Currencies fluctuate in a variety of ways, but typically in response to various internal, external or global macroeconomic forces. If a country has too much debt, has problems sustaining its economic growth or problems with inflation, then currencies tend to depreciate - each unit is worth less than before in comparison with other currencies. Currencies can also appreciate in comparison with others and this happens when one country's economy is stronger than others (like is the case with the US right now) or if it is considered a safe-haven, a stable investment in an otherwise volatile world. This role is often played by the Swiss.
In the 1960s, there was a system of fixed currency exchange rates called the Bretton Woods system which maintained prescribed margins for exchange rates and was the primary toolkit of central banks. Since the mid-1970s, the Bretton Woods system went out of use and IMF member countries have used whatever method they have felt was most effective, allowing currencies to float freely, pegging to another currency or a basket of currencies, or joining a currency bloc or a monetary union.
China pegged its currency to the US dollar for many years, which was viewed as a means of keeping the value of the yuan artificially low and Chinese goods cheap. More recently China has pegged to a basket of currencies where the value has been allowed to float a bit more freely. With a slowing economy, China has stepped up efforts to weaken the currency even more than has naturally occurred.
So how do countries manipulate their currencies? Sterilized intervention attempts to influence the exchange rate without increasing or decreasing the monetary base, but is generally considered to not be terribly effective. Non-sterilized intervention is more common, more effective and is achieved by either purchasing or selling foreign money or bonds with domestic currency. A country aiming to drive its exchange rate down would purchase foreign currency, causing an excess supply of domestic currency (driving the price down) and creating more demand for the foreign currency, driving its value up. Another means is indirect intervention, usually policy initiatives such as taxes or restrictions on international asset transactions or currency exchange controls. The Chinese most often use non-sterilized intervention for short term manipulation but also indirect intervention as a matter of course.
Community bankers going about their daily business may search for relevance in their world to global currency fluctuations.
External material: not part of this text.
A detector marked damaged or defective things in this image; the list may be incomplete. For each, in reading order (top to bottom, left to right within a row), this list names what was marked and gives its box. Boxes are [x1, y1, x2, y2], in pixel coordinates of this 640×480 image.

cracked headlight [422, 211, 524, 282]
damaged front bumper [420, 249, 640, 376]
They need look no further than policy tightening from the Federal Reserve which may not occur in September as was widely expected, due to the recent volatility in the markets. In addition to interest rates, any businesses in your bank's market footprint that import or export will be affected. American made goods, finished or components, will be more expensive and less competitive as the US is even more of a safe haven than before. Imported goods will be less expensive, which will benefit some businesses. The drop in commodity prices, especially oil, has broad effects - good for consumers, bad for producers and reflects expected lack of demand (slow economic growth) worldwide.
In the end, bank customers are hearing lots of noise from every media source about panic, photos of shell-shocked Wall St traders on the front page of newspapers. Our customers need to be reminded that the world is not coming to an end, that their deposits in the bank are still insured, that the US banking system is considered to be the safest place to put money in the world. Step out of your office and into the lobby and talk to your people. They could probably use a little reassuring right now.